What you will do: Leave the pictures out and transcribe every record exactly.

Task inputs:
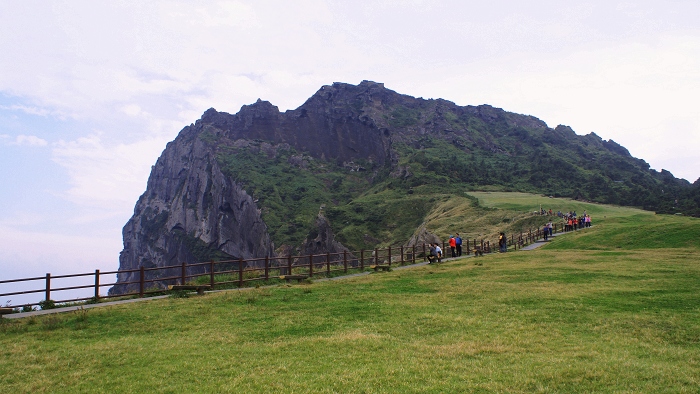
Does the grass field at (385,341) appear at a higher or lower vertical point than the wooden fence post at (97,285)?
lower

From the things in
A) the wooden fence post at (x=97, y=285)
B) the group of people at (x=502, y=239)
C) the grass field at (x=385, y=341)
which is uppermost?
the group of people at (x=502, y=239)

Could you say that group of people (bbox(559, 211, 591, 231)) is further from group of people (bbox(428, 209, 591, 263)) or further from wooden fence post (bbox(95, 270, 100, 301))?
wooden fence post (bbox(95, 270, 100, 301))

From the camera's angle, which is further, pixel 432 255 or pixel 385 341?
pixel 432 255

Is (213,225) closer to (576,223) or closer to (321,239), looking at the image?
(321,239)

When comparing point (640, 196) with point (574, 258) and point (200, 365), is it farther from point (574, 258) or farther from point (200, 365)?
point (200, 365)

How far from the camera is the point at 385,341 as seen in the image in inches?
442

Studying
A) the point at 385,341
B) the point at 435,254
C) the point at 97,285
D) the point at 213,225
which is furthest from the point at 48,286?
the point at 213,225

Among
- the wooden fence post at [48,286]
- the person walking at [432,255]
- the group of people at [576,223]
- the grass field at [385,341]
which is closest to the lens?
the grass field at [385,341]

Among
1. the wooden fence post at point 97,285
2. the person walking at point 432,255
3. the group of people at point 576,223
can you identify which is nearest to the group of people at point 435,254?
the person walking at point 432,255

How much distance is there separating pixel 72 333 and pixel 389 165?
182 metres

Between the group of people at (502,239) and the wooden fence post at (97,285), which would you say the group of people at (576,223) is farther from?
the wooden fence post at (97,285)

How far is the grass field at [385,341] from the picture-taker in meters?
8.56

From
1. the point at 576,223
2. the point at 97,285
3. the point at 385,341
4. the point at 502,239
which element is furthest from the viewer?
the point at 576,223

Solution below:
Does the grass field at (385,341) appear at a higher or lower vertical point than the wooden fence post at (97,285)?
lower

From the things in
A) the wooden fence post at (x=97, y=285)
B) the group of people at (x=502, y=239)
C) the grass field at (x=385, y=341)
which is uppermost?
the group of people at (x=502, y=239)

Could you say that group of people (bbox(559, 211, 591, 231)) is further from group of people (bbox(428, 209, 591, 263)) or further from wooden fence post (bbox(95, 270, 100, 301))?
wooden fence post (bbox(95, 270, 100, 301))

From the camera's angle, which is further, pixel 432 255 or pixel 385 341?
pixel 432 255

Is (213,225) closer to (576,223) or closer to (321,239), looking at the image?
(321,239)

When comparing point (640, 196) with point (574, 258) and point (200, 365), is it farther from point (574, 258) or farther from point (200, 365)?
point (200, 365)

How far from the camera is the point at 385,341 as seen in the image in inches?
442

Studying
A) the point at 385,341
B) the point at 435,254
C) the point at 97,285
D) the point at 213,225
which is furthest from the point at 48,286?
the point at 213,225

Among
- the wooden fence post at [48,286]
- the person walking at [432,255]
- the group of people at [576,223]
- the grass field at [385,341]
which is closest to the lens?
the grass field at [385,341]

Among
1. the wooden fence post at point 97,285
2. the person walking at point 432,255
3. the group of people at point 576,223
can you identify which is nearest to the group of people at point 435,254?
the person walking at point 432,255

How much distance is there separating pixel 72 333 and pixel 389 165?
182 metres

Between the group of people at (502,239) and the wooden fence post at (97,285), which would you say the group of people at (576,223) is farther from?
the wooden fence post at (97,285)

How far is the grass field at [385,341] from the picture-taker in meters?
8.56

From
1. the point at 576,223
2. the point at 97,285
3. the point at 385,341
4. the point at 502,239
which element is furthest from the viewer?
the point at 576,223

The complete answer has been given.